C’est ainsi que la capitale s’apprêtait à vivre, hier, son 32e vendredi de manifestation contre le pouvoir. L’image est devenue routinière, presque la même depuis des mois.
Vers la fin de l’été, beaucoup ont misé sur l’essoufflement du mouvement. Ce jugement était, un tant soit peu, logique. Sauf que les derniers développements de la situation politique sont venus changer la donne de bout en bout. D’abord, la volonté clairement affichée du pouvoir pour l’organisation des élections tout en gardant Bedoui et Bensaleh.
Ensuite sont venus les candidatures de Ali Benflis et Abdelmajid Tebboune. Benflis a clairement joué contre le Hirak, en sautant sur ce qui parait être sa dernière chance pour terminer président de la République. La candidature de Tebboune est, tout de suite perçue, comme celle du pouvoir. Le slogan «ma kanch el khamssa» (non au 5e mandat) a largement refait surface hier. Une autre façon pour dire que la candidature de Tebboune n’est rien d’autre qu’une tentative de remettre en selle l’esprit et la philosophie du cinquième mandat de Bouteflika. Des vidéos relayées sur les réseaux sociaux ont montré Tebboune jurant qu’il continuerait à appliquer le programme de Bouteflika. Il s’agit donc d’un homme du système…
Hier, dès la fin de la prière hebdomadaire de vendredi, une foule immense s’est déferlée des quatre coins de la ville blanche. Les rues, Hassiba, Didouche, Asselah et tant d’autres étaient noires de monde. Difficile à estimer le nombre. Ce qui est sûr c’est qu’il y avait de plus en plus de monde de vendredi en vendredi. Arrivant de Bab El Oued, un carré de jeunes scandait : « nous sommes arrivés à la capitale en Haraga.»
Les slogans suivent la même ligne de conduite : Une opposition ferme aux élections telle que tracées par le pouvoir en place. «Nous ne nous arrêtons pas avant le départ de toute la bande,» pouvait-on lire, ou, encore : « Vos élections ne règlent pas le problème de la légitimité,» « Ni Tebboune, ni Benflis, le peuple est président.» Sur une autre banderole, plus philosophique, on pouvait lire : « Ma voix n’arrive pas à la télévision, comment va-t-elle arriver à l’urne ?»

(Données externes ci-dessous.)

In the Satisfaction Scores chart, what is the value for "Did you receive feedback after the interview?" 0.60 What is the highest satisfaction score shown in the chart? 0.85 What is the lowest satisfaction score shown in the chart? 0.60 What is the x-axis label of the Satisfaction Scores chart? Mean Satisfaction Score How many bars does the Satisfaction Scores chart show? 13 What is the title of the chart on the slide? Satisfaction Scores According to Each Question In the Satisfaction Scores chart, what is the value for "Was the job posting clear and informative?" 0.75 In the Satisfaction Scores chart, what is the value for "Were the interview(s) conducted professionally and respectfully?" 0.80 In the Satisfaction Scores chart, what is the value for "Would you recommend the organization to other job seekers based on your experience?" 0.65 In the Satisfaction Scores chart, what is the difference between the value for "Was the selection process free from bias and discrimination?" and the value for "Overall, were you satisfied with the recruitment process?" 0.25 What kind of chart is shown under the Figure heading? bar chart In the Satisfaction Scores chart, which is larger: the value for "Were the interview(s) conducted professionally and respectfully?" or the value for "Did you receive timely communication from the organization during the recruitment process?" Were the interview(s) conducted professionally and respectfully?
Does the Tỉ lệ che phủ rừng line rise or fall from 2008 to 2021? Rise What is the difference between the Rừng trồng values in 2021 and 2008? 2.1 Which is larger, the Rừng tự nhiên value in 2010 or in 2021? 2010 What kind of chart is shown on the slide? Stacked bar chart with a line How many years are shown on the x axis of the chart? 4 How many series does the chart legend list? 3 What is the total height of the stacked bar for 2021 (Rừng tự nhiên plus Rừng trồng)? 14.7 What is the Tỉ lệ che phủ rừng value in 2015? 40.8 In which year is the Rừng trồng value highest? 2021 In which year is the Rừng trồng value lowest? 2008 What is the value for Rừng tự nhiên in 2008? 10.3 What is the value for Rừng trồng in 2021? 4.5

Hier matin, des informations circulaient selon lesquelles beaucoup de manifestants se sont donnés rendez-vous à Bejaïa et dans d’autres villes du pays afin de soutenir le Hirak dans d’autres régions que la capitale, et d’autre part, pour braver l’encerclement qui frappe Alger.
Effectivement, le hirak a enregistré son 32e vendredi intensément dans plusieurs régions du pays.

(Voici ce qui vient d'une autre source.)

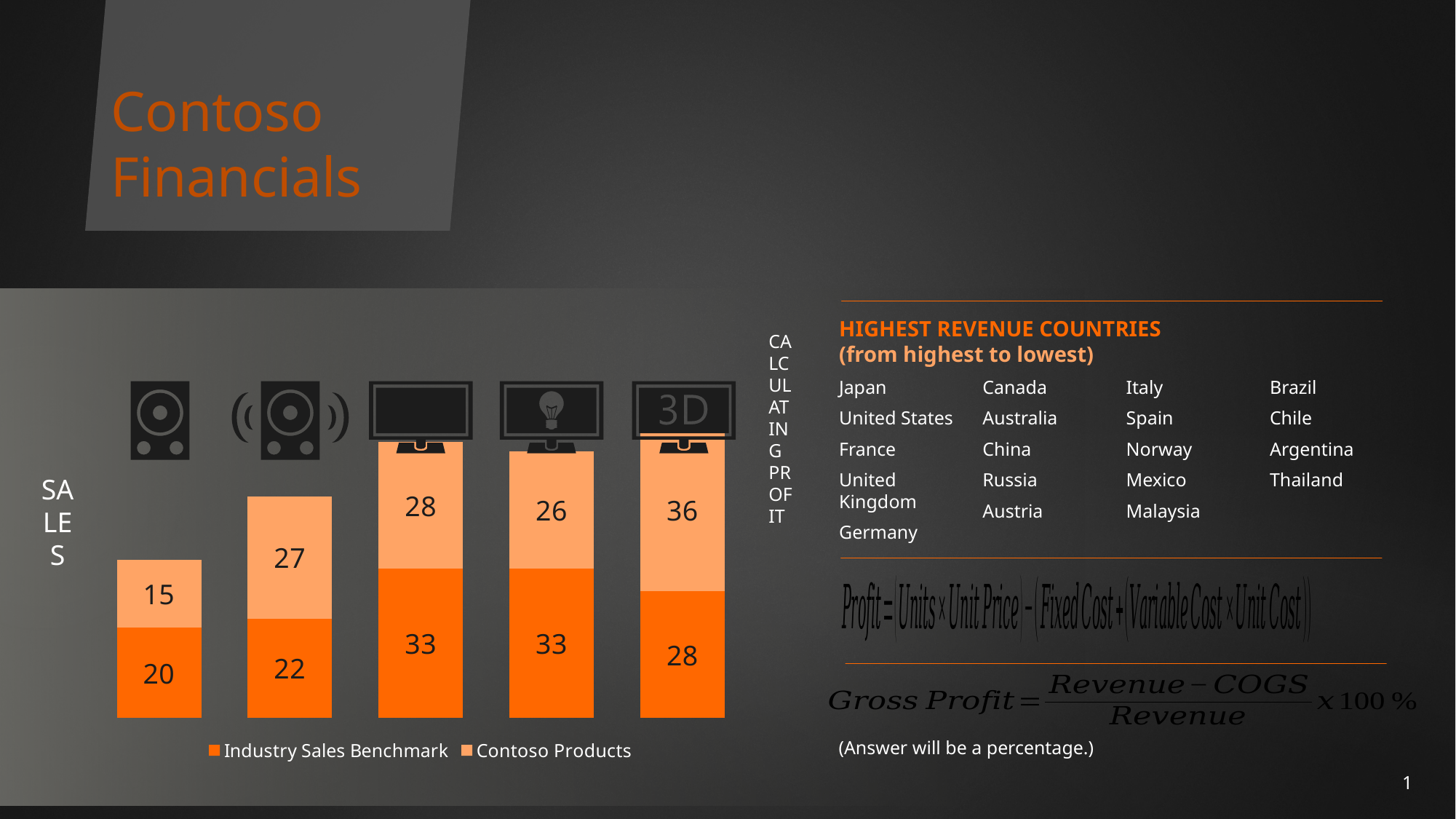
What kind of chart is shown on the left of the slide? stacked bar chart What are the two series names listed in the chart legend? Industry Sales Benchmark and Contoso Products What is the difference between the Contoso Products value and the Industry Sales Benchmark value in the fifth bar from the left? 8 Which bar has the lowest Industry Sales Benchmark value? the first bar (speaker icon) What is the Contoso Products value for the bar with the 3D icon (fifth from the left)? 36 What is the total of the stacked bar for the third category from the left? 61 How many bars (categories) are plotted in the chart? 5 Which bar has the highest Contoso Products value? the fifth bar (3D icon) In the first bar from the left, which is larger: the Industry Sales Benchmark value or the Contoso Products value? Industry Sales Benchmark What is the Contoso Products value for the second bar from the left? 27 What is the Industry Sales Benchmark value for the first bar from the left? 20 How many series does the chart legend list? 2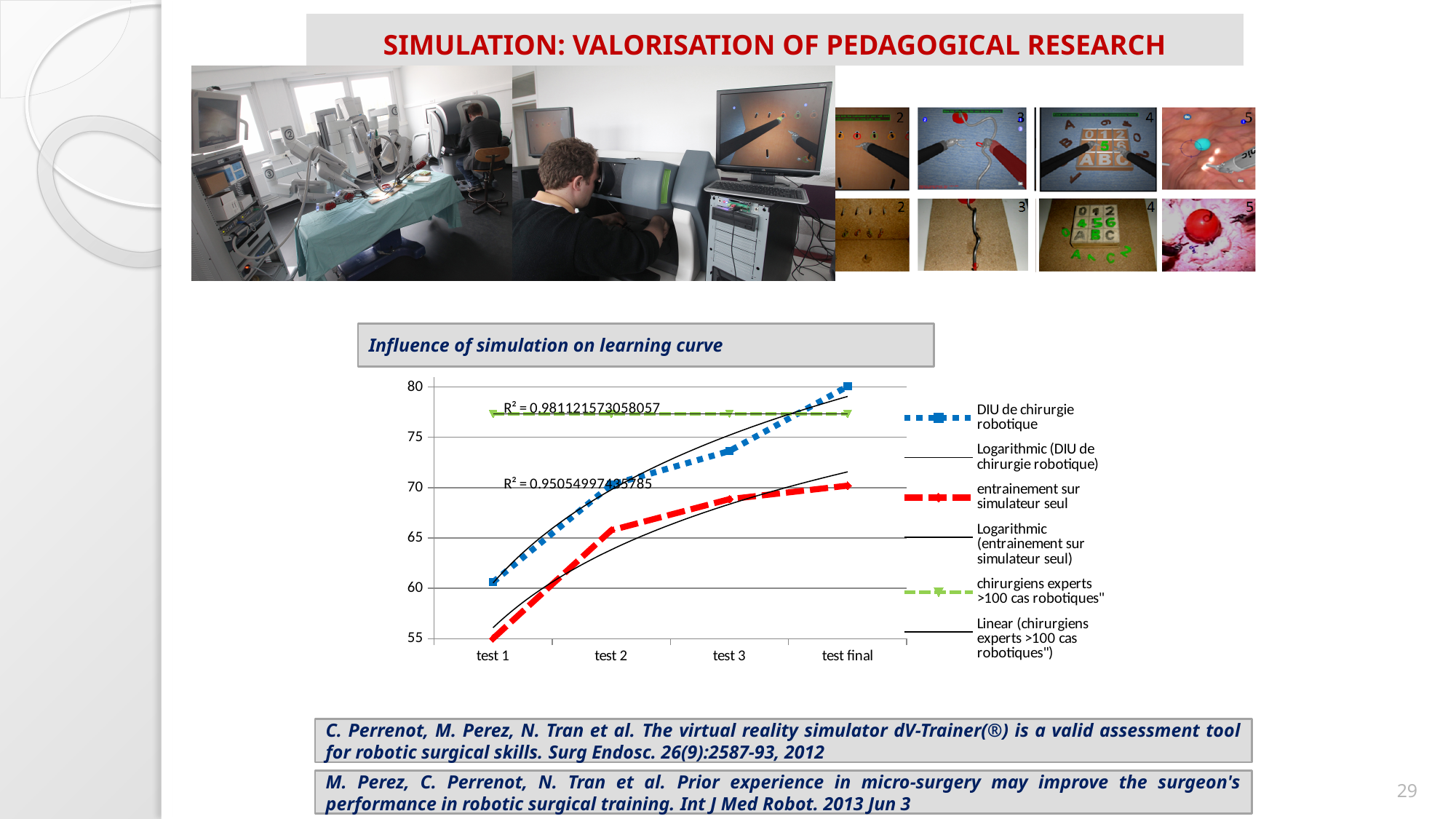
What is the title shown above the learning curve chart? Influence of simulation on learning curve How many categories are shown on the x axis of the learning curve chart? 4 Is the value for 'entrainement sur simulateur seul' at test final greater or less than 65? greater At test 1, which series has the lower value: 'DIU de chirurgie robotique' or 'entrainement sur simulateur seul'? entrainement sur simulateur seul Does the 'DIU de chirurgie robotique' series rise or fall from test 1 to test final? rise Is the value for 'DIU de chirurgie robotique' at test final greater or less than 75? greater How many entries does the legend of the learning curve chart list? 6 What kind of chart is shown under the heading 'Influence of simulation on learning curve'? line chart What R² value is printed near the top of the learning curve chart, next to the green dashed line? R² = 0.981121573058057 Is the value for 'DIU de chirurgie robotique' at test 1 greater or less than 65? less At test 3, which series has the higher value: 'DIU de chirurgie robotique' or 'entrainement sur simulateur seul'? DIU de chirurgie robotique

Des manifestations pacifiques se sont déroulées également à Batna, Blida et Biskra, Oran, Tisemssilt, Khenchela,Tlemcen, Bouira, Bejaia, Tizi Ouzou pour réclamer le changement, et dire non aux élections dans les conditions actuelles.
A Bordj Bou-Arreridj, les manifestants, très nombreux comme à chaque vendredi ont sillonné les rues de la ville pour réclamer le changement.

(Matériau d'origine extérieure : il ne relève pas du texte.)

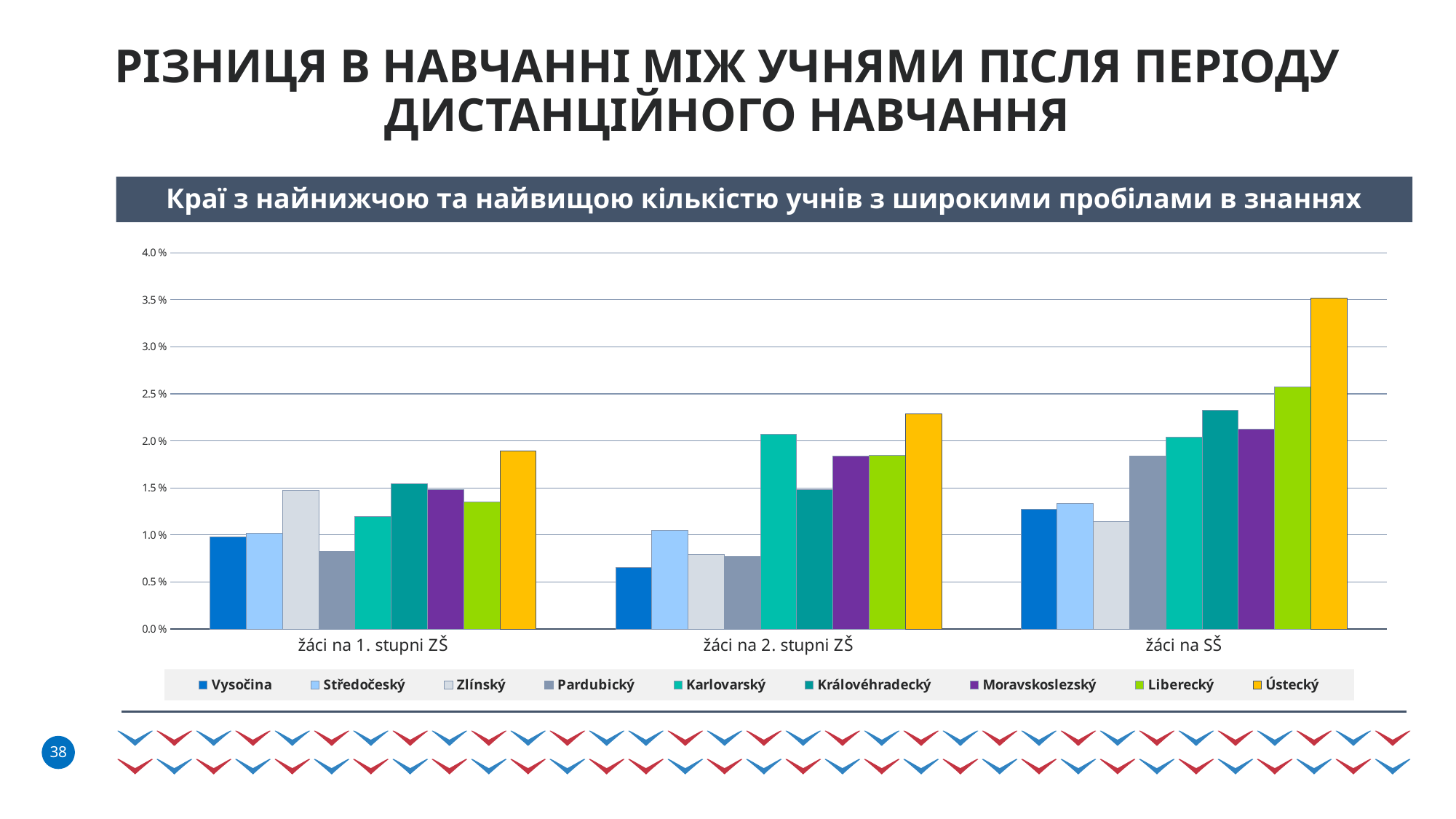
How many categories are shown on the x axis? 3 Is the value for Vysočina for žáci na 2. stupni ZŠ greater or less than 1.0 %? less How many series does the legend list? 9 Do the values for Ústecký rise or fall from žáci na 1. stupni ZŠ to žáci na SŠ? rise For žáci na 2. stupni ZŠ, which is larger: Karlovarský or Královéhradecký? Karlovarský Which region has the highest value for žáci na SŠ? Ústecký What colour represents Ústecký in the legend? Yellow Is the value for Ústecký for žáci na SŠ greater or less than 3.0 %? greater Is the value for Pardubický for žáci na 1. stupni ZŠ greater or less than 1.0 %? less What kind of chart is shown on the slide? Bar chart Which region has the lowest value for žáci na 2. stupni ZŠ? Vysočina Which region has the highest value for žáci na 1. stupni ZŠ? Ústecký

A l’extrême est du pays à El Tarf, les citoyens ont manifesté en très grand nombre pour réclamer le changement.
Des marches pacifiques se déroulent en même temps à Constantine, Jijel. Dans les rues de cette dernière ville, des dizaines de milliers de manifestants ont participé à la marche. Une marée humaine s’est formée sur l’esplanade du stade du 1er Novembre de Tizi Ouzou pour la marche du 32e vendredi.